* _Your goal_: Your answer must be the exact lines below, starting with the line with "Also, your extracurriculars" and going on through the line with "听听课、读读书，更重要的是要", both included, with no pictures.

Saved data entries
------------

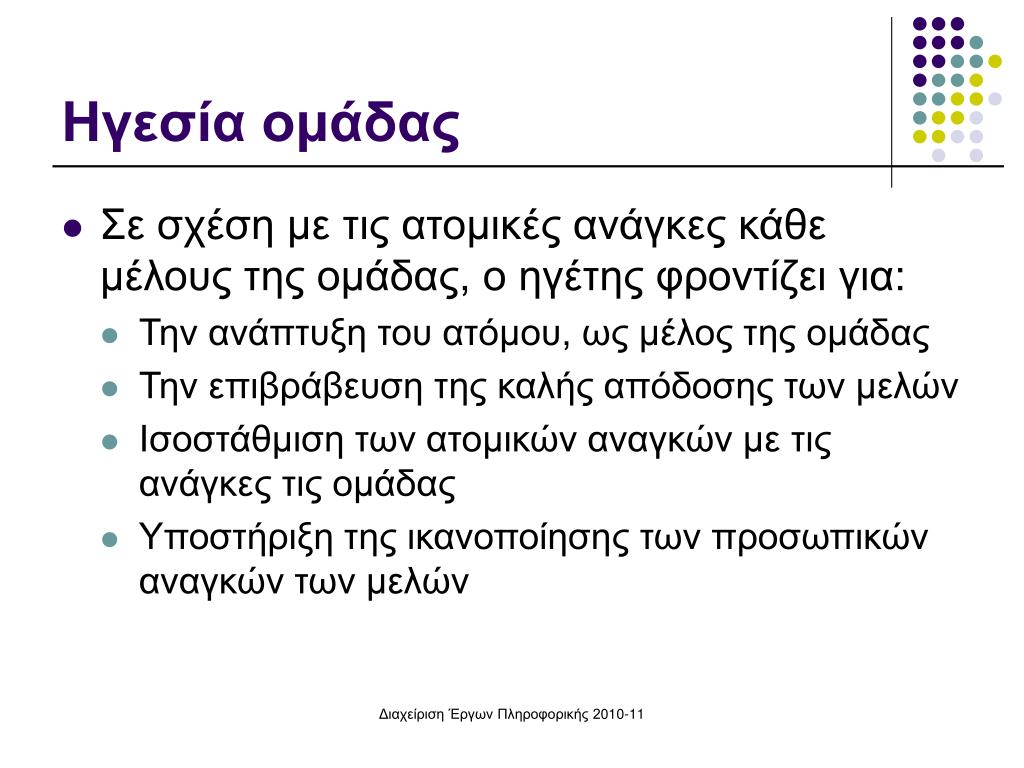 Ηγεσία ομάδας

Σε σχέση με τις ατομικές ανάγκες κάθε μέλους της ομάδας, ο ηγέτης φροντίζει για:

Την ανάπτυξη του ατόμου, ως μέλος της ομάδας

Την επιβράβευση της καλής απόδοσης των μελών

Ισοστάθμιση των ατομικών αναγκών με τις ανάγκες τις ομάδας

Υποστήριξη της ικανοποίησης των προσωπικών αναγκών των μελών

Διαχείριση Έργων Πληροφορικής 2010-11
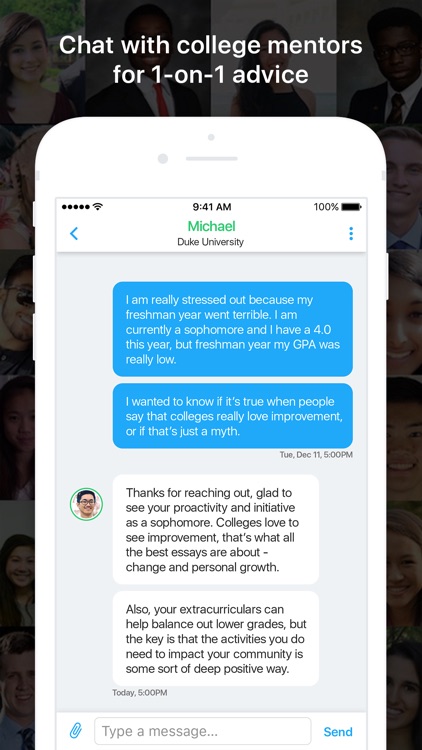 Chat with college mentors for 1-on-1 advice

9:41 AM
100%

Michael
Duke University

I am really stressed out because my freshman year went terrible. I am currently a sophomore and I have a 4.0 this year, but freshman year my GPA was really low.

I wanted to know if it's true when people say that colleges really love improvement, or if that's just a myth.

Tue, Dec 11, 5:00PM

Thanks for reaching out, glad to see your proactivity and initiative as a sophomore. Colleges love to see improvement, that's what all the best essays are about - change and personal growth.

Also, your extracurriculars can help balance out lower grades, but the key is that the activities you do need to impact your community is some sort of deep positive way.

Today, 5:00PM

Type a message...
Send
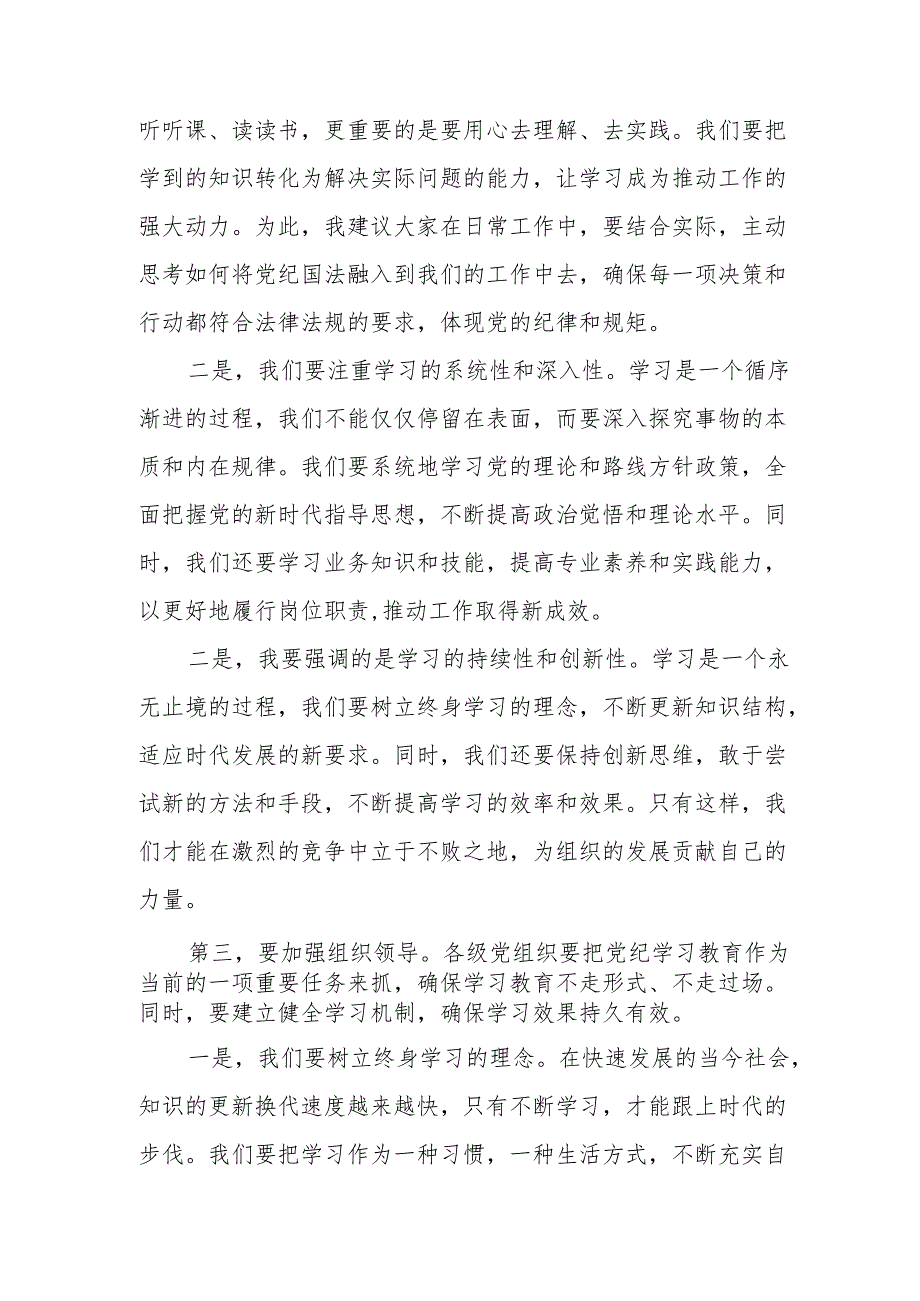 听听课、读读书，更重要的是要用心去理解、去实践。我们要把学到的知识转化为解决实际问题的能力，让学习成为推动工作的强大动力。为此，我建议大家在日常工作中，要结合实际，主动思考如何将党纪国法融入到我们的工作中去，确保每一项决策和行动都符合法律法规的要求，体现党的纪律和规矩。

二是，我们要注重学习的系统性和深入性。学习是一个循序渐进的过程，我们不能仅仅停留在表面，而要深入探究事物的本质和内在规律。我们要系统地学习党的理论和路线方针政策，全面把握党的新时代指导思想，不断提高政治觉悟和理论水平。同时，我们还要学习业务知识和技能，提高专业素养和实践能力，以更好地履行岗位职责,推动工作取得新成效。

二是，我要强调的是学习的持续性和创新性。学习是一个永无止境的过程，我们要树立终身学习的理念，不断更新知识结构，适应时代发展的新要求。同时，我们还要保持创新思维，敢于尝试新的方法和手段，不断提高学习的效率和效果。只有这样，我们才能在激烈的竞争中立于不败之地，为组织的发展贡献自己的力量。

第三，要加强组织领导。各级党组织要把党纪学习教育作为当前的一项重要任务来抓，确保学习教育不走形式、不走过场。同时，要建立健全学习机制，确保学习效果持久有效。

一是，我们要树立终身学习的理念。在快速发展的当今社会，知识的更新换代速度越来越快，只有不断学习，才能跟上时代的步伐。我们要把学习作为一种习惯，一种生活方式，不断充实自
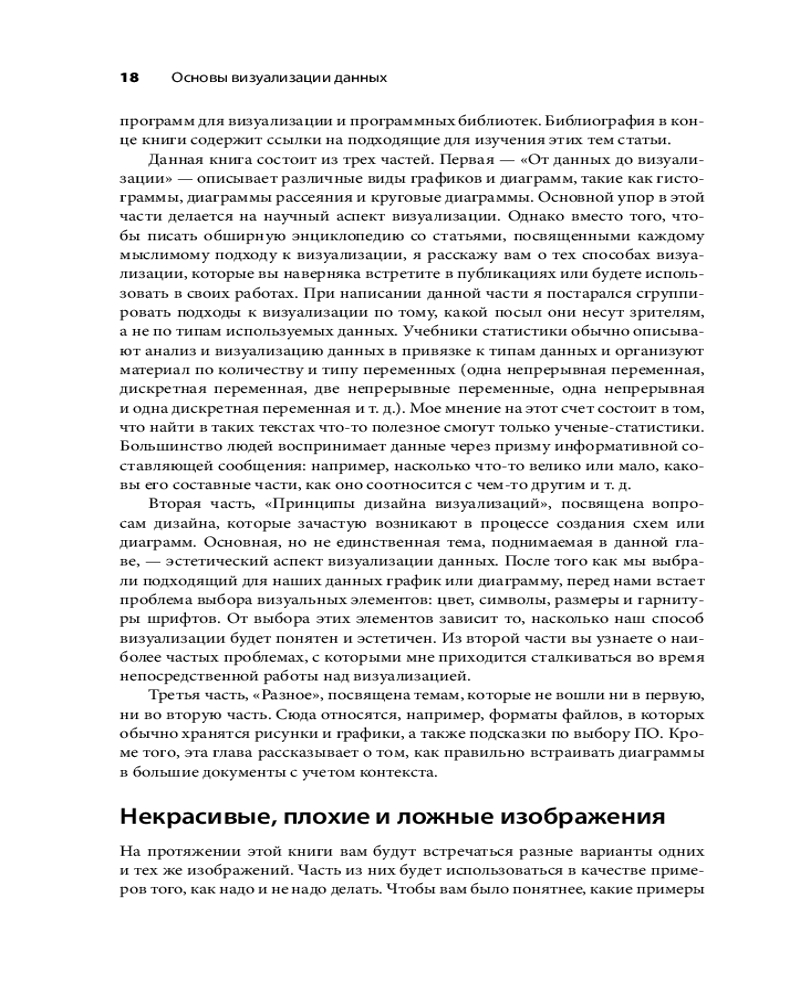 18 Основы визуализации данных

программ для визуализации и программных библиотек. Библиография в конце книги содержит ссылки на подходящие для изучения этих тем статьи.

Данная книга состоит из трех частей. Первая — «От данных до визуализации» — описывает различные виды графиков и диаграмм, такие как гистограммы, диаграммы рассеяния и круговые диаграммы. Основной упор в этой части делается на научный аспект визуализации. Однако вместо того, чтобы писать обширную энциклопедию со статьями, посвященными каждому мыслимому подходу к визуализации, я расскажу вам о тех способах визуализации, которые вы наверняка встретите в публикациях или будете использовать в своих работах. При написании данной части я постарался сгруппировать подходы к визуализации по тому, какой посыл они несут зрителям, а не по типам используемых данных. Учебники статистики обычно описывают анализ и визуализацию данных в привязке к типам данных и организуют материал по количеству и типу переменных (одна непрерывная переменная, дискретная переменная, две непрерывные переменные, одна непрерывная и одна дискретная переменная и т. д.). Мое мнение на этот счет состоит в том, что найти в таких текстах что-то полезное смогут только ученые-статистики. Большинство людей воспринимает данные через призму информативной составляющей сообщения: например, насколько что-то велико или мало, каковы его составные части, как оно соотносится с чем-то другим и т. д.

Вторая часть, «Принципы дизайна визуализаций», посвящена вопросам дизайна, которые зачастую возникают в процессе создания схем или диаграмм. Основная, но не единственная тема, поднимаемая в данной главе, — эстетический аспект визуализации данных. После того как мы выбрали подходящий для наших данных график или диаграмму, перед нами встает проблема выбора визуальных элементов: цвет, символы, размеры и гарнитуры шрифтов. От выбора этих элементов зависит то, насколько наш способ визуализации будет понятен и эстетичен. Из второй части вы узнаете о наиболее частых проблемах, с которыми мне приходится сталкиваться во время непосредственной работы над визуализацией.

Третья часть, «Разное», посвящена темам, которые не вошли ни в первую, ни во вторую часть. Сюда относятся, например, форматы файлов, в которых обычно хранятся рисунки и графики, а также подсказки по выбору ПО. Кроме того, эта глава рассказывает о том, как правильно встраивать диаграммы в большие документы с учетом контекста.

Некрасивые, плохие и ложные изображения

На протяжении этой книги вам будут встречаться разные варианты одних и тех же изображений. Часть из них будет использоваться в качестве примеров того, как надо и не надо делать. Чтобы вам было понятнее, какие примеры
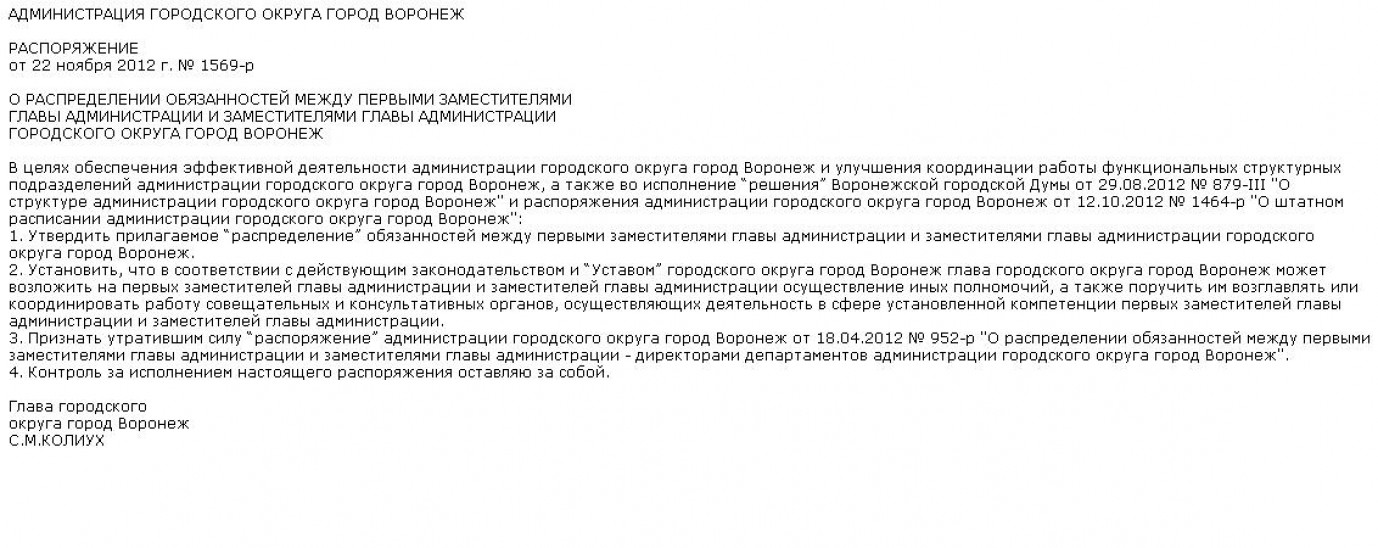 АДМИНИСТРАЦИЯ ГОРОДСКОГО ОКРУГА ГОРОД ВОРОНЕЖ

РАСПОРЯЖЕНИЕ
от 22 ноября 2012 г. № 1569-р

О РАСПРЕДЕЛЕНИИ ОБЯЗАННОСТЕЙ МЕЖДУ ПЕРВЫМИ ЗАМЕСТИТЕЛЯМИ ГЛАВЫ АДМИНИСТРАЦИИ И ЗАМЕСТИТЕЛЯМИ ГЛАВЫ АДМИНИСТРАЦИИ ГОРОДСКОГО ОКРУГА ГОРОД ВОРОНЕЖ

В целях обеспечения эффективной деятельности администрации городского округа город Воронеж и улучшения координации работы функциональных структурных подразделений администрации городского округа город Воронеж, а также во исполнение "решения" Воронежской городской Думы от 29.08.2012 № 879-III "О структуре администрации городского округа город Воронеж" и распоряжения администрации городского округа город Воронеж от 12.10.2012 № 1464-р "О штатном расписании администрации городского округа город Воронеж":
1. Утвердить прилагаемое "распределение" обязанностей между первыми заместителями главы администрации и заместителями главы администрации городского округа город Воронеж.
2. Установить, что в соответствии с действующим законодательством и "Уставом" городского округа город Воронеж глава городского округа город Воронеж может возложить на первых заместителей главы администрации и заместителей главы администрации осуществление иных полномочий, а также поручить им возглавлять или координировать работу совещательных и консультативных органов, осуществляющих деятельность в сфере установленной компетенции первых заместителей главы администрации и заместителей главы администрации.
3. Признать утратившим силу "распоряжение" администрации городского округа город Воронеж от 18.04.2012 № 952-р "О распределении обязанностей между первыми заместителями главы администрации и заместителями главы администрации - директорами департаментов администрации городского округа город Воронеж".
4. Контроль за исполнением настоящего распоряжения оставляю за собой.

Глава городского
округа город Воронеж
С.М.КОЛИУХ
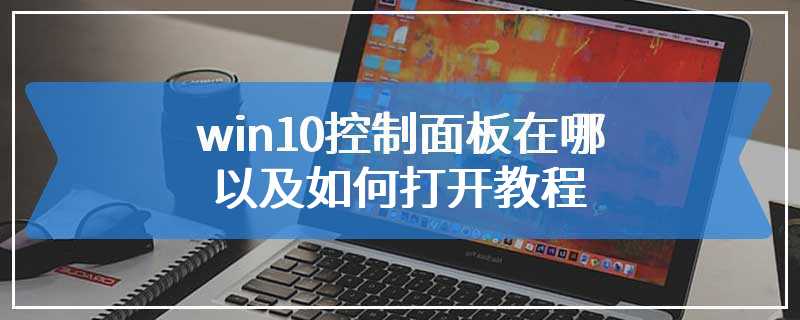 win10控制面板在哪
以及如何打开教程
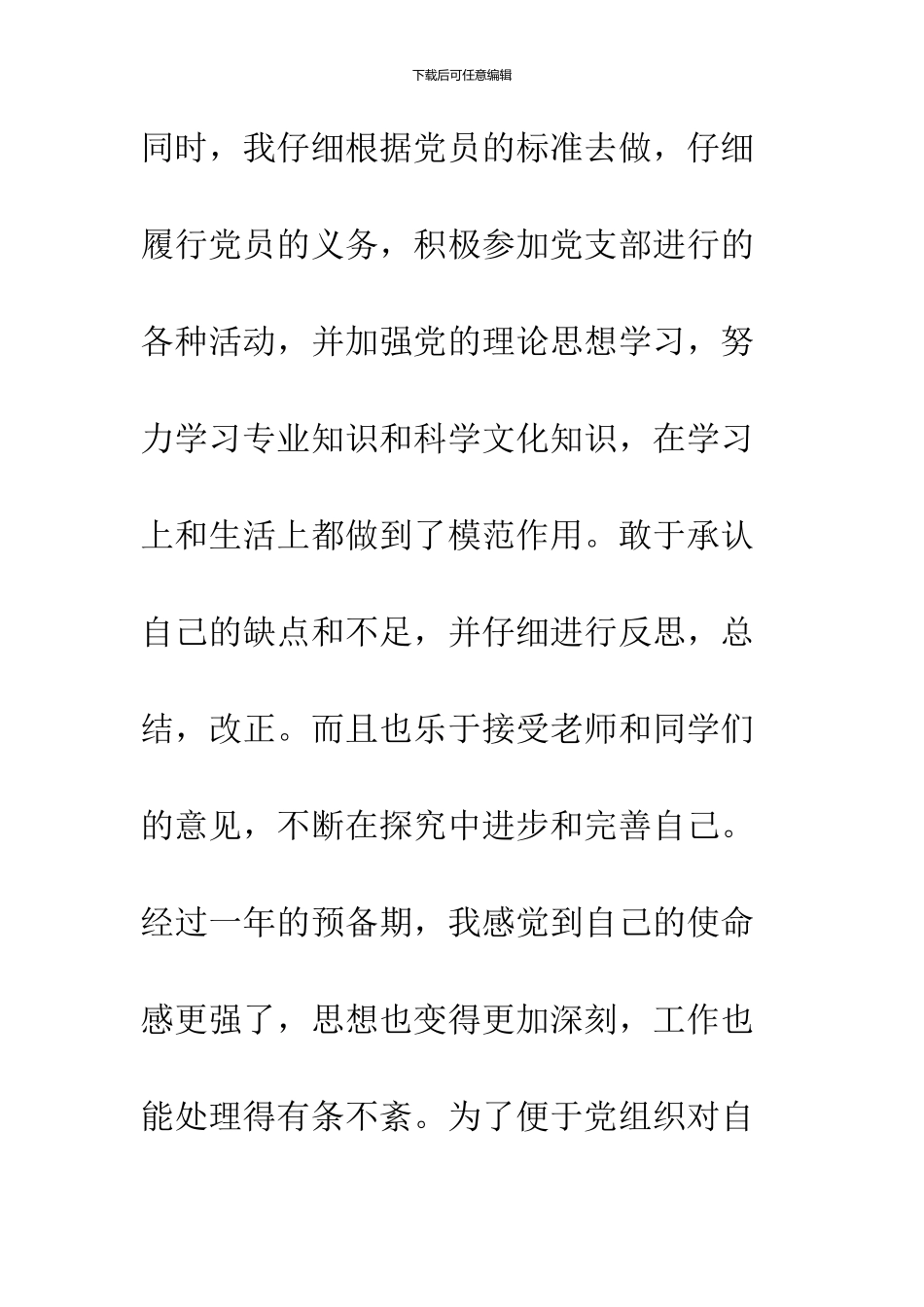 下载后可任意编辑

同时，我仔细根据党员的标准去做，仔细履行党员的义务，积极参加党支部进行的各种活动，并加强党的理论思想学习，努力学习专业知识和科学文化知识，在学习上和生活上都做到了模范作用。敢于承认自己的缺点和不足，并仔细进行反思，总结，改正。而且也乐于接受老师和同学们的意见，不断在探究中进步和完善自己。经过一年的预备期，我感觉到自己的使命感更强了，思想也变得更加深刻，工作也能处理得有条不紊。为了便于党组织对自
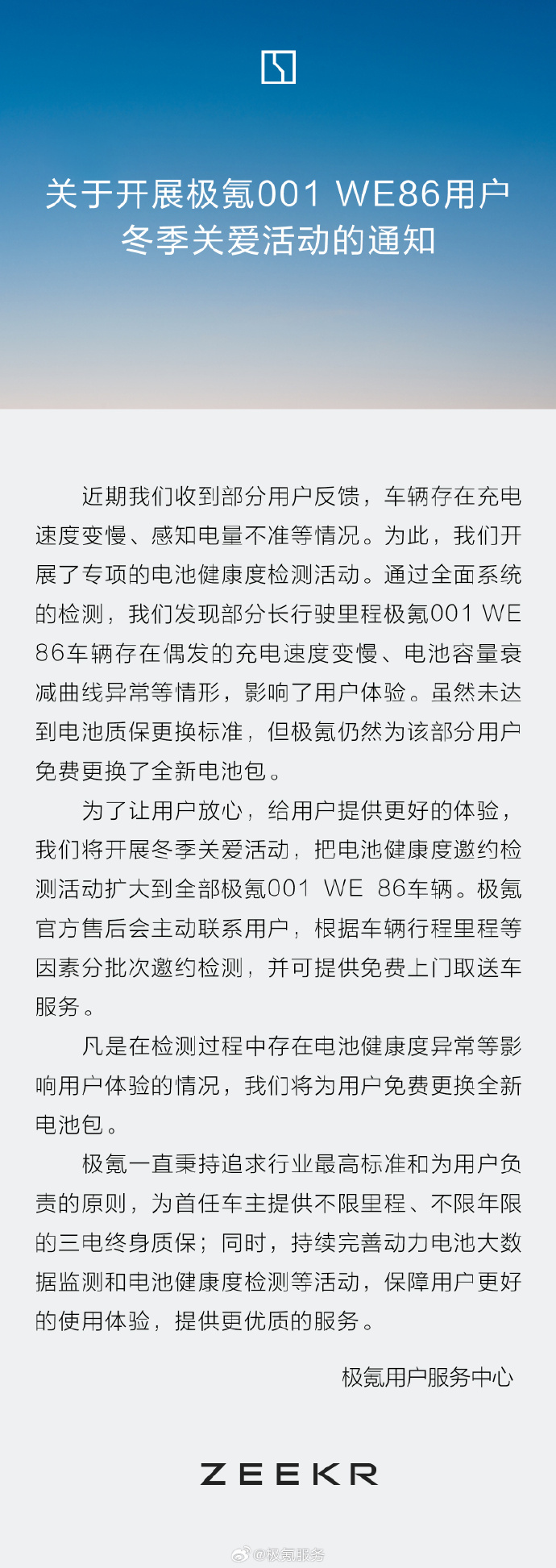 关于开展极氪001 WE86用户冬季关爱活动的通知

近期我们收到部分用户反馈，车辆存在充电速度变慢、感知电量不准等情况。为此，我们开展了专项的电池健康度检测活动。通过全面系统的检测，我们发现部分长行驶里程极氪001 WE 86车辆存在偶发的充电速度变慢、电池容量衰减曲线异常等情形，影响了用户体验。虽然未达到电池质保更换标准，但极氪仍然为该部分用户免费更换了全新电池包。

为了让用户放心，给用户提供更好的体验，我们将开展冬季关爱活动，把电池健康度邀约检测活动扩大到全部极氪001 WE 86车辆。极氪官方售后会主动联系用户，根据车辆行程里程等因素分批次邀约检测，并可提供免费上门取送车服务。

凡是在检测过程中存在电池健康度异常等影响用户体验的情况，我们将为用户免费更换全新电池包。

极氪一直秉持追求行业最高标准和为用户负责的原则，为首任车主提供不限里程、不限年限的三电终身质保；同时，持续完善动力电池大数据监测和电池健康度检测等活动，保障用户更好的使用体验，提供更优质的服务。

极氪用户服务中心

ZEEKR

@极氪服务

------------

* _Response area_:
Also, your extracurriculars can help balance out lower grades, but the key is that the activities you do need to impact your community is some sort of deep positive way.

Today, 5:00PM

Type a message...
Send
 听听课、读读书，更重要的是要用心去理解、去实践。我们要把学到的知识转化为解决实际问题的能力，让学习成为推动工作的强大动力。为此，我建议大家在日常工作中，要结合实际，主动思考如何将党纪国法融入到我们的工作中去，确保每一项决策和行动都符合法律法规的要求，体现党的纪律和规矩。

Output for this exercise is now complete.